## [TASK REQUIREMENTS]
#1 In the horse-head thread, rewrite the stretch from "Liz, I am sorry" through "wiccanz (Oct 1, 2005)", replacing "exported" with "shipped".
#2 Condense the paragraph of the horse-head thread beginning "Liz, I am sorry" into a shorter version that retains its main facts.
#3 Extend the horse-head thread beyond its final sentence.

How on earth do you add a picture....?? would love to add Vctor/Rabbits pic...he has a Beautiful head..(okay beauty is in the eye of the beholder)...but I seriously thought about keeping this little guy in "tact" when he was dropped off at my farm...but alas, i knew that I did not have the time to properly promote him, and wasn't in need of a stallion...but he is reaaallllyyy nice, and I know the idiot previous owner paid a great deal for him...but above and beyond that .....he's just awsome...even dirt covered, and looking like a wooly mammouth..lol


----------



## Lacey (Oct 1, 2005)

Thank you so much Suzy



!

Liz, I am sorry I don't have anything current of Luke. After he was weaned (last year) he was exported to New Zealand (he is showing over there and does exceptionally well including winning the best head class quite often). I agree, the head does look a bit odd but the bulge type of thing he has going on did flatten out (he looks "normal" now).

This is the only other picture I really have of his head, shown at any earlier age. The Liz M. picture I posted above was taken of him at 1 month old or so this picture was taken of him at a few days old.


----------



## wiccanz (Oct 1, 2005)

Hey Lacey

I'm going down to Luke's NZ owner's farm tomorrow, so will get a chance to see him. Their Website is www.bluegables.co.nz

It's offline at the moment, so they may be updating photos right now.


----------



## Mijke (Oct 1, 2005)

Nice heads everybody!

Here's one of ours, not groomed at all.

Our perlino mare PK Magnolia's Highlight Alibi:


----------



## rabbitsfizz (Oct 1, 2005)

This is Princess- one of my senior mares. I bred her

and I bred her dam and grand dam so I'm rather proud

of her!! She has what I call a "romantic" head- having bred

Arabs for many years I am a little fussy about what I label

"Arab" or even "Araby"- especially as I have also had a lot

of Welsh Mountain ponies!!

They have lovely dishy heads but they are NOT Arabs!!

Sorry about the size- photobucket does exactly as it pleases-

it will probably go smaller later on!!- This mare is a broodmare,

by the way, this was taken in the field, no grooming at all,

I just had a photographer there and I had no pictures of her.

I would not DARE to ask her to "pose"


----------



## Jill (Oct 1, 2005)

Well, I like the heads on all my horses. They are all pretty in their own ways. I think though that the one most people would find the prettiest and most araby would be the one on Erica's Gone and DunIT (Nat'l Top 10 weanling colt). DunIT's got the biggest eyes, too.

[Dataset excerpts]
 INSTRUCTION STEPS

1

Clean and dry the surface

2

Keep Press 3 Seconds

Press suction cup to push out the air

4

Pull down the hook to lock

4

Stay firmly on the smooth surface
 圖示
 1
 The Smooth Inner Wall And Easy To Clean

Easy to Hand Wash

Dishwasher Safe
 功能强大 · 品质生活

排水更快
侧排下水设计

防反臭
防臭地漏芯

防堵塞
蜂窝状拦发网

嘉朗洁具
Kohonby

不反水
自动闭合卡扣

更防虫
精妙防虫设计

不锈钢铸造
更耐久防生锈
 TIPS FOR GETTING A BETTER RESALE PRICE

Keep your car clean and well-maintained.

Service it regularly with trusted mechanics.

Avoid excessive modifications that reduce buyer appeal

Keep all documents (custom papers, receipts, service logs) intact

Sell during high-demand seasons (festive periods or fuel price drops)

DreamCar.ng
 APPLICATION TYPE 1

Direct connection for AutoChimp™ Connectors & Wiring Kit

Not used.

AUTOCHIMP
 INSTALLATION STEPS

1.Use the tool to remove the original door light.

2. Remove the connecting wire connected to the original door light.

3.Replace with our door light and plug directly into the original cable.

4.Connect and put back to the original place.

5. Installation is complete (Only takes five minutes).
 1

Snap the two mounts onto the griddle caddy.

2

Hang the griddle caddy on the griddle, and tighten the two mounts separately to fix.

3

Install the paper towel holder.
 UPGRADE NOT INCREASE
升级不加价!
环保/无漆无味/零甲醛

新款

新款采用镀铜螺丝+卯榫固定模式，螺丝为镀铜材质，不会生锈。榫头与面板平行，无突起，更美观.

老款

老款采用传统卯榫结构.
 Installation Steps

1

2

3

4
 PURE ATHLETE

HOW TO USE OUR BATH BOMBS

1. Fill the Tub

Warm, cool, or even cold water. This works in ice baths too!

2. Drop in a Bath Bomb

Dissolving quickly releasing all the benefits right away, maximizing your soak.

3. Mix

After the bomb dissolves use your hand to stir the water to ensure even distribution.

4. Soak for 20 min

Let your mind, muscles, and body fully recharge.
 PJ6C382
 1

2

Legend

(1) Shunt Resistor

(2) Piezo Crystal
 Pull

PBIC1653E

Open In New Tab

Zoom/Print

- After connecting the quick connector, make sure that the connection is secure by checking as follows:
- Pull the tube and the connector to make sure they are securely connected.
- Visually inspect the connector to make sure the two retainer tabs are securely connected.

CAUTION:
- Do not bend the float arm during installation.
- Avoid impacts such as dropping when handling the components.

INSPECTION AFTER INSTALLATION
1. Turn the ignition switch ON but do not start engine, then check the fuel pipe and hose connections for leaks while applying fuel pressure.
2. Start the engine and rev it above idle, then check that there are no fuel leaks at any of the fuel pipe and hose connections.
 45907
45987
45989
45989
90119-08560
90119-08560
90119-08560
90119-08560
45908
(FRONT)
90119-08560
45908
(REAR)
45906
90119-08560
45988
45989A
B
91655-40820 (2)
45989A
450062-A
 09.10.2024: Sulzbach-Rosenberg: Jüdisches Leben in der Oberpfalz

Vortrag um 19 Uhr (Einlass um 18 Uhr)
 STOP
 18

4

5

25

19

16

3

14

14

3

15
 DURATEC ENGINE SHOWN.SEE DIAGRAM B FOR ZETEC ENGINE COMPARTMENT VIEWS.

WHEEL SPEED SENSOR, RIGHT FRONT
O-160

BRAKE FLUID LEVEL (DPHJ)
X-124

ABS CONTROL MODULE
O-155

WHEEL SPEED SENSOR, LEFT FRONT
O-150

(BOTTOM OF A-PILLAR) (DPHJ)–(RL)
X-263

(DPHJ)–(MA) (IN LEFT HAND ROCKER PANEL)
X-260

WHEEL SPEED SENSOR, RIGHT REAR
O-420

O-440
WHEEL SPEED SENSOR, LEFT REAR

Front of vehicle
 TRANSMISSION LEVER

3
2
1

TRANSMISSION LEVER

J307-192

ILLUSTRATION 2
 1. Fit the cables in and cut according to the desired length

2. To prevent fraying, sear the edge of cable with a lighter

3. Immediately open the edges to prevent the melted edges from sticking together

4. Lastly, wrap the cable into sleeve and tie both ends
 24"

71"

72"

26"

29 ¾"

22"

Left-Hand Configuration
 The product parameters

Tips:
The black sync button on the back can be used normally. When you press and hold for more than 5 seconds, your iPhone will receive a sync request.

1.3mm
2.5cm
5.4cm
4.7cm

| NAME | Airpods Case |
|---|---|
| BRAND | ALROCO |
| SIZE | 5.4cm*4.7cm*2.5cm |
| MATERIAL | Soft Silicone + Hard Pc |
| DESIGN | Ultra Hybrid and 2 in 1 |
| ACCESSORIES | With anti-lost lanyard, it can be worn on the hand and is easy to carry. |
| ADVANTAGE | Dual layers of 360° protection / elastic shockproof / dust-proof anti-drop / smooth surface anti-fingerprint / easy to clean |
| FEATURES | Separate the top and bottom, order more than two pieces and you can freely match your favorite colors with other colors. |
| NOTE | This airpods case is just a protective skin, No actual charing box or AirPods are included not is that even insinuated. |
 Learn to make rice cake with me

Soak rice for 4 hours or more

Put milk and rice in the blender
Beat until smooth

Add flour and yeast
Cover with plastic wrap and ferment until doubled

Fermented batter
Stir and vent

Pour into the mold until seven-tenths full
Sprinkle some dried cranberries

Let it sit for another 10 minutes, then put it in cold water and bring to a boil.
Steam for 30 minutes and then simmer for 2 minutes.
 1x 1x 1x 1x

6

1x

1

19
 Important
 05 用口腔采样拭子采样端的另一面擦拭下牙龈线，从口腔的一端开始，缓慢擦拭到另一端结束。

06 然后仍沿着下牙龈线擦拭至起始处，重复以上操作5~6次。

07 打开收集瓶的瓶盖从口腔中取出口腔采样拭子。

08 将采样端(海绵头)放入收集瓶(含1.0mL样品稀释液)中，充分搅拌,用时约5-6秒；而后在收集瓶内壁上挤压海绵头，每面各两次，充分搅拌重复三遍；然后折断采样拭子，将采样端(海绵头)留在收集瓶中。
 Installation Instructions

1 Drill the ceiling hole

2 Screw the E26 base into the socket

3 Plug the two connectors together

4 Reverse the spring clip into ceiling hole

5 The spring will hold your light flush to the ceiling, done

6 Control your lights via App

## [RESULTS FOR THE EXERCISE]
#1
Liz, I am sorry I don't have anything current of Luke. After he was weaned (last year) he was shipped to New Zealand (he is showing over there and does exceptionally well including winning the best head class quite often). I agree, the head does look a bit odd but the bulge type of thing he has going on did flatten out (he looks "normal" now).

This is the only other picture I really have of his head, shown at any earlier age. The Liz M. picture I posted above was taken of him at 1 month old or so this picture was taken of him at a few days old.


----------



## wiccanz (Oct 1, 2005)

#2 Lacey has no recent picture of Luke. After he was weaned last year, he was exported to New Zealand, where he shows very successfully and often wins the best head class. The bulge that made his head look odd has since flattened out, and he now looks normal.

#3
​


----------



## strass (Oct 1, 2005)

I think this old thing has an OK head...


----------



## Tami (Oct 1, 2005)

This is my filly Oak Parks Oh My. She is a Double Destiny and Bond Rollback granddaughter.


----------



## Tobey (Oct 1, 2005)

I love nice heads too (who doesn't



) Here's a few I like, none are groomed either. (A couple have just sold in the past month )

This is Silver






And two of Silver's babies:











This is Susie






And Susie's filly


----------



## ChrystalPaths (Oct 1, 2005)

There are some wonderful horses in this thread.

I think maybe I have a couple..

this is Galloping G All That Glows, my stallion at 2 yrs old, forgive the fuzzies....those ears and eyes sold me!






Diminutives Secret Gold Treasure


----------



## smlotsocats (Oct 1, 2005)

Here's my submission!











Yea yea, this is Dusty, my 2 year old dwarf. He has a beautiful face and head with big gorgeous eyes than can melt my heart! He never read the book about being a dwarf or having any limitations! He thinks he is just like all the other horses and turns on the charm for the camera any time any place!


----------



## Dona (Oct 1, 2005)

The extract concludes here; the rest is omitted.